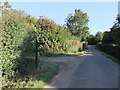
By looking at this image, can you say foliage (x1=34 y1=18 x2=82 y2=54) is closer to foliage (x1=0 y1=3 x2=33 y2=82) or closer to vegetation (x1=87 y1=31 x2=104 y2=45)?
foliage (x1=0 y1=3 x2=33 y2=82)

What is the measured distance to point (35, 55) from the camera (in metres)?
8.08

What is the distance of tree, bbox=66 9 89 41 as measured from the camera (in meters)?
39.4

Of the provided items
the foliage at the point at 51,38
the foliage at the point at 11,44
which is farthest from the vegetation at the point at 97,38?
the foliage at the point at 11,44

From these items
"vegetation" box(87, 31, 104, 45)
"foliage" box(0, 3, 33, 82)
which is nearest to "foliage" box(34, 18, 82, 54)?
"foliage" box(0, 3, 33, 82)

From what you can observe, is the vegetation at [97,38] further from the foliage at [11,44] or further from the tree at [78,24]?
the foliage at [11,44]

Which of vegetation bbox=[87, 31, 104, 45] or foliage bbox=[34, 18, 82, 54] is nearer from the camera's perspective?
foliage bbox=[34, 18, 82, 54]

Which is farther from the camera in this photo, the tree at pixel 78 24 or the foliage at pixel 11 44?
the tree at pixel 78 24

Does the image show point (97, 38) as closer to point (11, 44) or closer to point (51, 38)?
point (51, 38)

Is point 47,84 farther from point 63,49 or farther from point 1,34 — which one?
point 63,49

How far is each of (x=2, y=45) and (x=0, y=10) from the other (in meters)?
1.46

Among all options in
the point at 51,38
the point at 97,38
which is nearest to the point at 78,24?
the point at 51,38

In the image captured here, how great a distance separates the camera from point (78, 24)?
40.3 m

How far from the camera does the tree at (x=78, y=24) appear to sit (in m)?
39.4

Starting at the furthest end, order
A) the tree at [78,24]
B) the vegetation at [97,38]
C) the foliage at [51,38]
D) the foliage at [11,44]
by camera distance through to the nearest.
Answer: the vegetation at [97,38]
the tree at [78,24]
the foliage at [51,38]
the foliage at [11,44]
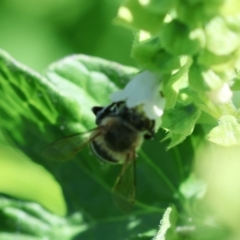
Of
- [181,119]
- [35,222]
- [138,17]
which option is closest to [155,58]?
[138,17]

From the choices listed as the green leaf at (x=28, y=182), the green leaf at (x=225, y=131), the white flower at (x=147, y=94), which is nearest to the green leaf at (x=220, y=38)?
the white flower at (x=147, y=94)

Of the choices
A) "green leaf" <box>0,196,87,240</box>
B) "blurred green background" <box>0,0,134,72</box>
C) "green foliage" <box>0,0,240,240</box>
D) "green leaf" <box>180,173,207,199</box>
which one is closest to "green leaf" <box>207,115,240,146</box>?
"green foliage" <box>0,0,240,240</box>

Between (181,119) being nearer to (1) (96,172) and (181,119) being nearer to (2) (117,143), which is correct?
(2) (117,143)

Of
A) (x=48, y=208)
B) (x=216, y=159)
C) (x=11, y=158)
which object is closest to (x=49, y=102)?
(x=48, y=208)

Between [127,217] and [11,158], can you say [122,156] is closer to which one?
[127,217]

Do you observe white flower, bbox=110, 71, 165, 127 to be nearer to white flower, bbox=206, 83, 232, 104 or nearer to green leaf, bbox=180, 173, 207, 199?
white flower, bbox=206, 83, 232, 104

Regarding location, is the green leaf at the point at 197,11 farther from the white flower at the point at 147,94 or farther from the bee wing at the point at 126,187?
the bee wing at the point at 126,187

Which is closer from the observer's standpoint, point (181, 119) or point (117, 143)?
point (181, 119)
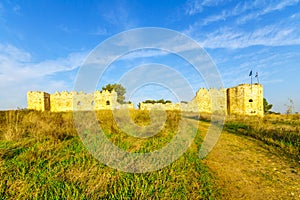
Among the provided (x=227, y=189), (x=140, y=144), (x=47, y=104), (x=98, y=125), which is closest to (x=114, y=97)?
(x=47, y=104)

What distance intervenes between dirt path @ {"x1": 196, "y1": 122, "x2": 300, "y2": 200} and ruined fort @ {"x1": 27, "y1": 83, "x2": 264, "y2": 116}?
1982 centimetres

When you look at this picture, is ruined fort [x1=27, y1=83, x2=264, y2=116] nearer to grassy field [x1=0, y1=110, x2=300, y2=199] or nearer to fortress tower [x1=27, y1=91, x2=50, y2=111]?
fortress tower [x1=27, y1=91, x2=50, y2=111]

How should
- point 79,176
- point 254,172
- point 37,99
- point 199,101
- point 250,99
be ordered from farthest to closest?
point 199,101 < point 37,99 < point 250,99 < point 254,172 < point 79,176

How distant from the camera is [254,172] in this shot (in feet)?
12.3

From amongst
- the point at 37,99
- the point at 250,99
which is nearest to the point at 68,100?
the point at 37,99

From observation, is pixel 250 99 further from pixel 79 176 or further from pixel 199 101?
pixel 79 176

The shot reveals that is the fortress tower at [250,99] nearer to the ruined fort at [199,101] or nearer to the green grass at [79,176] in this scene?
the ruined fort at [199,101]

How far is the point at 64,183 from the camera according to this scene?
8.98ft

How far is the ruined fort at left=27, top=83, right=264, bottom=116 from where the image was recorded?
84.3ft

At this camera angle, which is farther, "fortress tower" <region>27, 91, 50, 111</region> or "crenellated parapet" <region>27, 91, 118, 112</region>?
"crenellated parapet" <region>27, 91, 118, 112</region>

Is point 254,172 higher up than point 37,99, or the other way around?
point 37,99

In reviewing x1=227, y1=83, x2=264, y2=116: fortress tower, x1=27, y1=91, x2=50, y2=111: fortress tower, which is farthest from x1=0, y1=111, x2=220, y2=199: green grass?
x1=27, y1=91, x2=50, y2=111: fortress tower

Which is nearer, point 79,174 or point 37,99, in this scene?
point 79,174

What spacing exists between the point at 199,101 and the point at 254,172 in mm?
26242
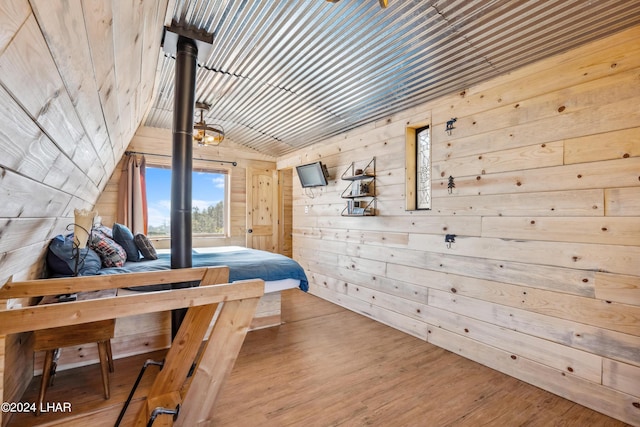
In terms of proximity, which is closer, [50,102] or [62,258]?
[50,102]

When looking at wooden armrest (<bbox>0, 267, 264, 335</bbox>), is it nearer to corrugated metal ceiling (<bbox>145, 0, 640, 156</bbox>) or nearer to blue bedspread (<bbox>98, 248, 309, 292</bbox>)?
blue bedspread (<bbox>98, 248, 309, 292</bbox>)

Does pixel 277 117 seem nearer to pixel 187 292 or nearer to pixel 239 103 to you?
pixel 239 103

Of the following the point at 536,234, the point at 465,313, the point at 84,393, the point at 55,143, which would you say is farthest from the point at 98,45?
the point at 465,313

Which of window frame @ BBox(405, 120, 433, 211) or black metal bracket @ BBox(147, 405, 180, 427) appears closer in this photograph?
black metal bracket @ BBox(147, 405, 180, 427)

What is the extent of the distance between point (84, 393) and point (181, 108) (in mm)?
2191

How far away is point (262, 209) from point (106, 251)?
3299 millimetres

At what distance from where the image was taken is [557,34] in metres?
1.96

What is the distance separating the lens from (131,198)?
449 cm

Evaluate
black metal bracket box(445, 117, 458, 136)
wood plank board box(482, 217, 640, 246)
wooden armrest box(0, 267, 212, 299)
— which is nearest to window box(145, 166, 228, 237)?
wooden armrest box(0, 267, 212, 299)

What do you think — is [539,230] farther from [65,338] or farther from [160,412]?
[65,338]

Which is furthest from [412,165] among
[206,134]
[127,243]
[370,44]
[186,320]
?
[127,243]

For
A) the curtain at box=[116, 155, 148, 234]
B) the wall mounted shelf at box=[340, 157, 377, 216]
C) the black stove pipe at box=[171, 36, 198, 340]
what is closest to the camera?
the black stove pipe at box=[171, 36, 198, 340]

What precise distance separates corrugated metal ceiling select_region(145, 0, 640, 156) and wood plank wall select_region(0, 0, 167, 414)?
0.73m

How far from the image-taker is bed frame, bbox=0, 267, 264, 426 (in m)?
1.03
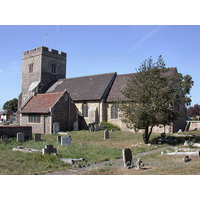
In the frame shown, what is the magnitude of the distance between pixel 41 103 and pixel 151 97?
1556cm

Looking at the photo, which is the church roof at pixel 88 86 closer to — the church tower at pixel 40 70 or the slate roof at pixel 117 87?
the slate roof at pixel 117 87

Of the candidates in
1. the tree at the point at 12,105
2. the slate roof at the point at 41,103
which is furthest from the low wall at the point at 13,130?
the tree at the point at 12,105

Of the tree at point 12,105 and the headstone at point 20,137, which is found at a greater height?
the tree at point 12,105

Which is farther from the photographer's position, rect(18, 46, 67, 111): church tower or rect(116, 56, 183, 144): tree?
rect(18, 46, 67, 111): church tower

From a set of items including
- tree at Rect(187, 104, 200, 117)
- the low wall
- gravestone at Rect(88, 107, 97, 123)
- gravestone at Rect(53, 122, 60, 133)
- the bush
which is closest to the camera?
the low wall

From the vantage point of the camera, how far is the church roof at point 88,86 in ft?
97.8

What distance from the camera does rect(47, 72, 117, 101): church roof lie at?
1174 inches

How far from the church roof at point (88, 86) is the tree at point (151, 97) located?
12406mm

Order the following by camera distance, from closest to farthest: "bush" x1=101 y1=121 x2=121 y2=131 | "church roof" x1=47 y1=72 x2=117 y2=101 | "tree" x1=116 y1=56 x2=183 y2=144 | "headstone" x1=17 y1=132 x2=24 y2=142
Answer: "tree" x1=116 y1=56 x2=183 y2=144 < "headstone" x1=17 y1=132 x2=24 y2=142 < "bush" x1=101 y1=121 x2=121 y2=131 < "church roof" x1=47 y1=72 x2=117 y2=101

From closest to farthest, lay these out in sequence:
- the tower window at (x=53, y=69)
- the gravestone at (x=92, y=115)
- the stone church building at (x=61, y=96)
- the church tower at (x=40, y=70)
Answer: the stone church building at (x=61, y=96) < the gravestone at (x=92, y=115) < the church tower at (x=40, y=70) < the tower window at (x=53, y=69)

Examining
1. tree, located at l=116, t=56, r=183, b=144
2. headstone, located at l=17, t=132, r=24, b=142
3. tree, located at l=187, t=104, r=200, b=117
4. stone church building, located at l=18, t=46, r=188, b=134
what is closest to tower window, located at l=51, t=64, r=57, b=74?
stone church building, located at l=18, t=46, r=188, b=134

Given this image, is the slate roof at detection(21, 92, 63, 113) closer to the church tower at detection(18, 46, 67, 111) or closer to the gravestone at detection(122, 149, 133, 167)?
the church tower at detection(18, 46, 67, 111)

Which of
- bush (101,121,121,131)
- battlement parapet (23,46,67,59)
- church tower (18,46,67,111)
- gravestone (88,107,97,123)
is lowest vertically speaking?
bush (101,121,121,131)

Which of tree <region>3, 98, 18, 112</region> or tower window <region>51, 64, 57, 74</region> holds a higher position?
tower window <region>51, 64, 57, 74</region>
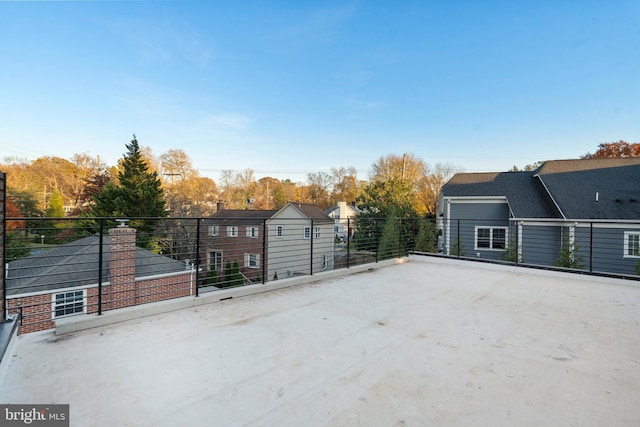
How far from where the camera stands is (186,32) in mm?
9250

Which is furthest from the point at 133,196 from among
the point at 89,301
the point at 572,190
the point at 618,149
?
the point at 618,149

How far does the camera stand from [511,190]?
36.7ft

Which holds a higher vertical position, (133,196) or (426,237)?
(133,196)

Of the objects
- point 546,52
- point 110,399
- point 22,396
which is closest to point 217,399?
point 110,399

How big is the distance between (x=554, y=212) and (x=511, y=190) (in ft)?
5.95

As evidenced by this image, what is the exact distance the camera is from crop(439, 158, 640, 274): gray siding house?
8508 mm

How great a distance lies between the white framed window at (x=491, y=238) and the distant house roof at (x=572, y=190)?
1.22m

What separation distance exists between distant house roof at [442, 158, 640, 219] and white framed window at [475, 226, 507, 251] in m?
1.22

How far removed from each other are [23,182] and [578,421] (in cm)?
2965

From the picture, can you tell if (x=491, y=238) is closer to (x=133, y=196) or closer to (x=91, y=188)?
(x=133, y=196)

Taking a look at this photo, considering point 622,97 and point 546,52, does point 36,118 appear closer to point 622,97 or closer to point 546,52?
point 546,52

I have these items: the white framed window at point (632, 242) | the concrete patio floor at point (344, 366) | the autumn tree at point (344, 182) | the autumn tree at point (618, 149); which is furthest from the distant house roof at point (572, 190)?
the autumn tree at point (344, 182)

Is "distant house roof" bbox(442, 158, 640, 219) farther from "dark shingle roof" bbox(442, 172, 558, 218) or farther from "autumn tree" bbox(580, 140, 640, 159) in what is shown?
"autumn tree" bbox(580, 140, 640, 159)

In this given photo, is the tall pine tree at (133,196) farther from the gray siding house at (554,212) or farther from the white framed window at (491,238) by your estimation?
the white framed window at (491,238)
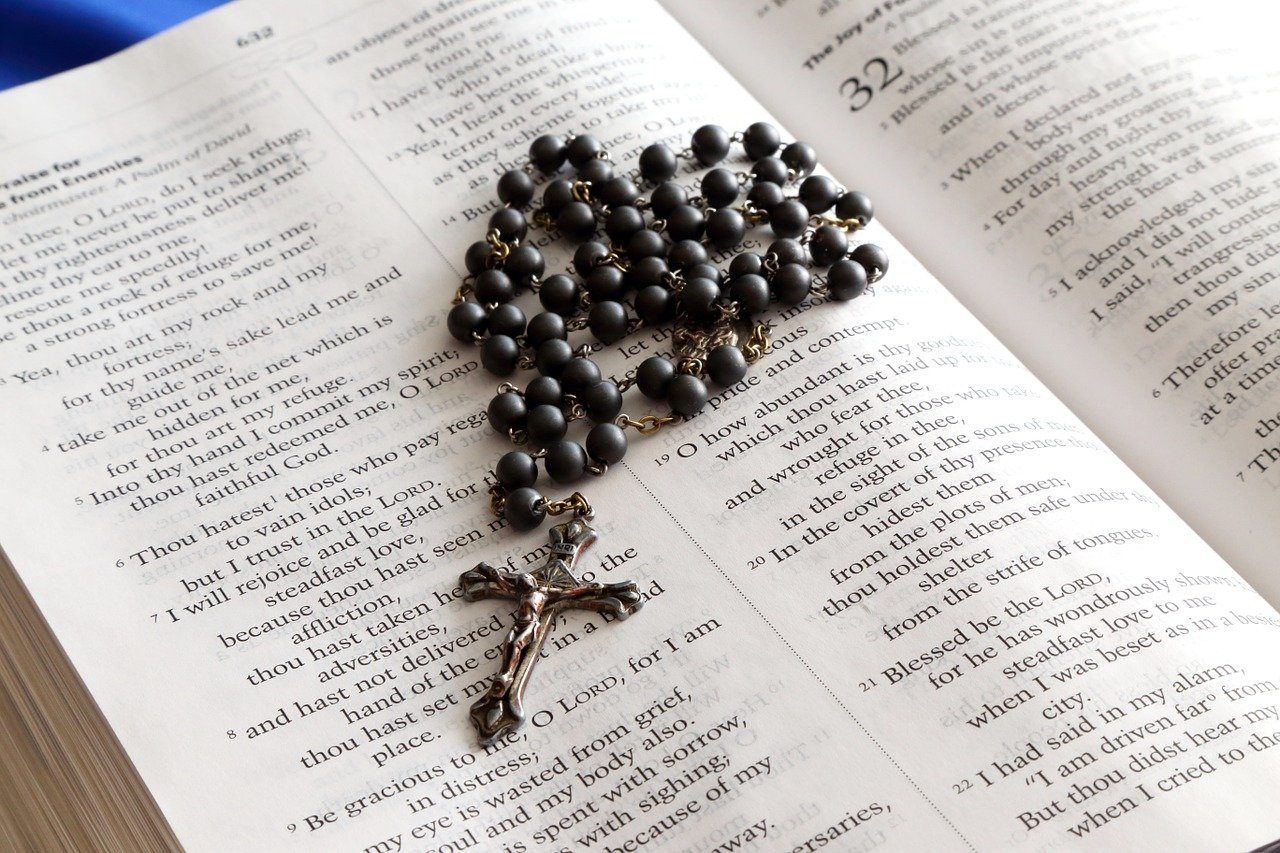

════════════════════

Written instruction — Identify every line in the records above that contains the string "shown", treating uppercase and lowercase as different, and copy each of those lines.

Finished answer —
In the frame shown, what is the magnitude of the distance between pixel 41 103 and pixel 151 97?
Is "distant house roof" bbox(442, 158, 640, 219) farther from "dark shingle roof" bbox(442, 172, 558, 218) or farther from "autumn tree" bbox(580, 140, 640, 159) in what is shown?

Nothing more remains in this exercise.